As he attempts to navigate a path through the dissonance and myriad contradictions that confronted his experience in the cataclysmic human drama that engulfed him as a child, Wieck continually examines his experiences with honest introspection. The brutality and callousness of the Soviets is counterbalanced by the kindness of several Russian soldiers. One Soviet soldier—a Jew— who arrests Michael is harsh and contemptuous as he hauls him down to the station, but then another Russian officer lets him off with a warning. “Human kindness in a military police officer,” he writes, “hatred in a Jewish officer—to comprehend such things wasn’t easy for me.”

As a youngster, he followed the German invasion of Russia closely, putting pins in a map, then later wonders: “Now why did I do that?” His half-brother Peter was a Nazi and decorated officer. During a visit Michael secretly admired himself wearing Peter’s officer’s hat. “We weren’t, after all,” he discerns, “as different as the Iron Cross and Star of David were supposed to indicate.” He remembers the courage and defiance of his neighbour Klaus and his parents, Germans who maintained a cordial, albeit cautious, friendship with the Wiecks even after contact with Jews was strictly forbidden by the Nazis.

Ultimately, Wieck distills his experience into a personal philosophy and worldview that seems to find a degree of balance between the depths to which he knows humans can descend and the transcendent potentiality in each of us. For him, this potential manifests as a passion for music and a spirituality that eclipses religion or any conventional concept of God. He concludes that humans are, in essence, more or less the same. “What had been a belief of mine for a long time,” he writes, “became…a certainty: all people, be they musicians or politicians, Germans or New Zealanders, Jews or Christians, the persecutors or the persecuted, are frighteningly the same irrespective of different temperaments, ideals, and conventions. In all of us resides the potential for every possible action, even those actions born out of hatred.”

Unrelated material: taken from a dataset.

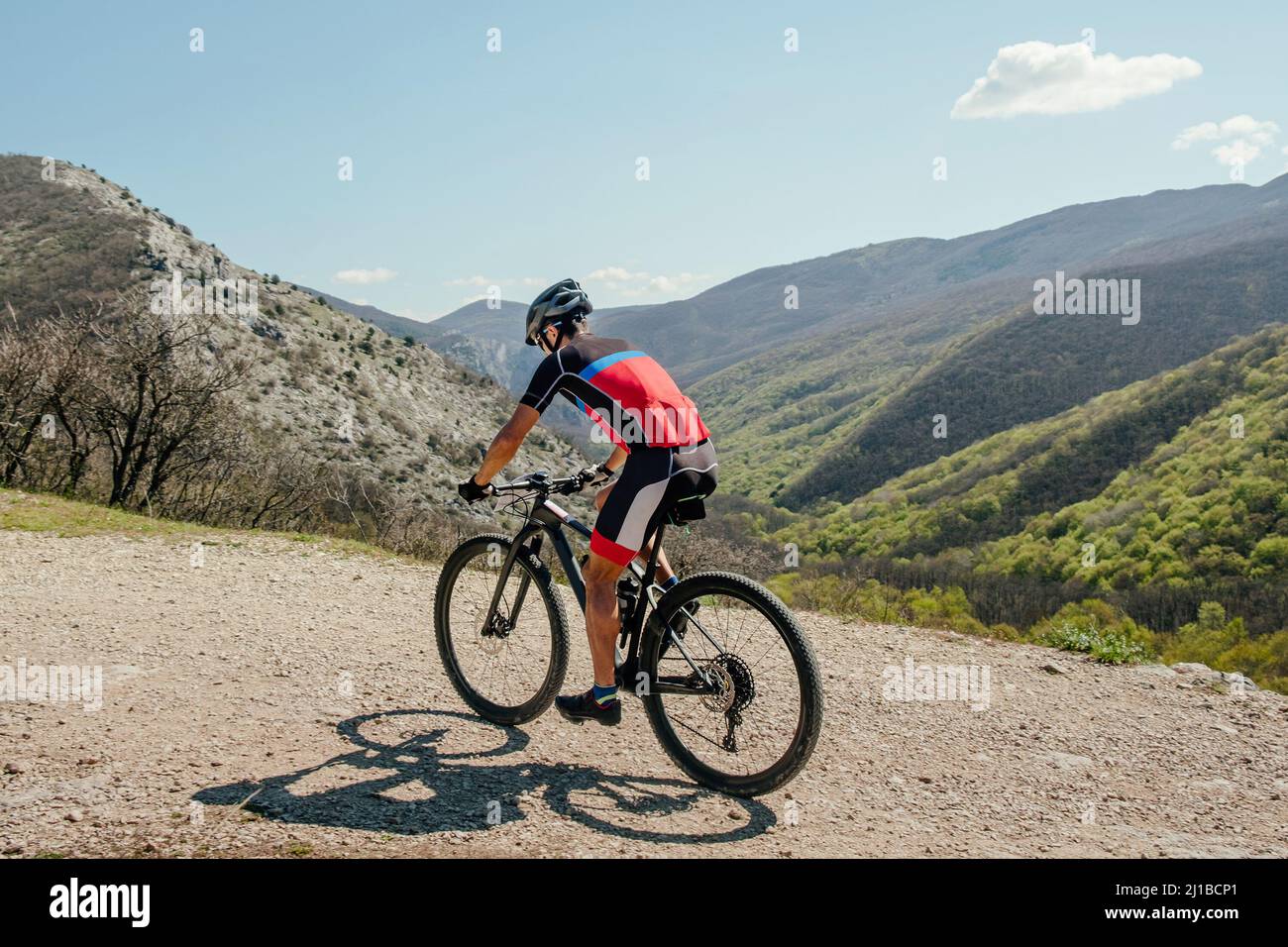 athlete cyclist riding mountain bike on mountain trail Stock Photo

This well-written and insightful book is certainly deserving of the bestseller status it achieved in Germany when it was first published there in 1989. As I read it, I found myself thinking of Michael Wieck as someone I would like to meet and with whom I might have a stimulating discussion. Unfortunately, he died in February of 2021, but, thanks to his articulate and thoughtful chronicle, the world is left with one more unique story added to the many others that bear witness to that dark era of history—one more reminder of how quickly and easily humanity can slide into hatred, savagery and war.

More than once, Wieck refers to his fascination with the philosophy of Spinoza, and he cites the following passage from the treatise Ethics, perhaps a fitting encapsulation of Michael Wieck’s outlook: “Hatred is increased by being reciprocated, and can on the other hand be destroyed by love.”

I have also published this review on my Goodreads author page.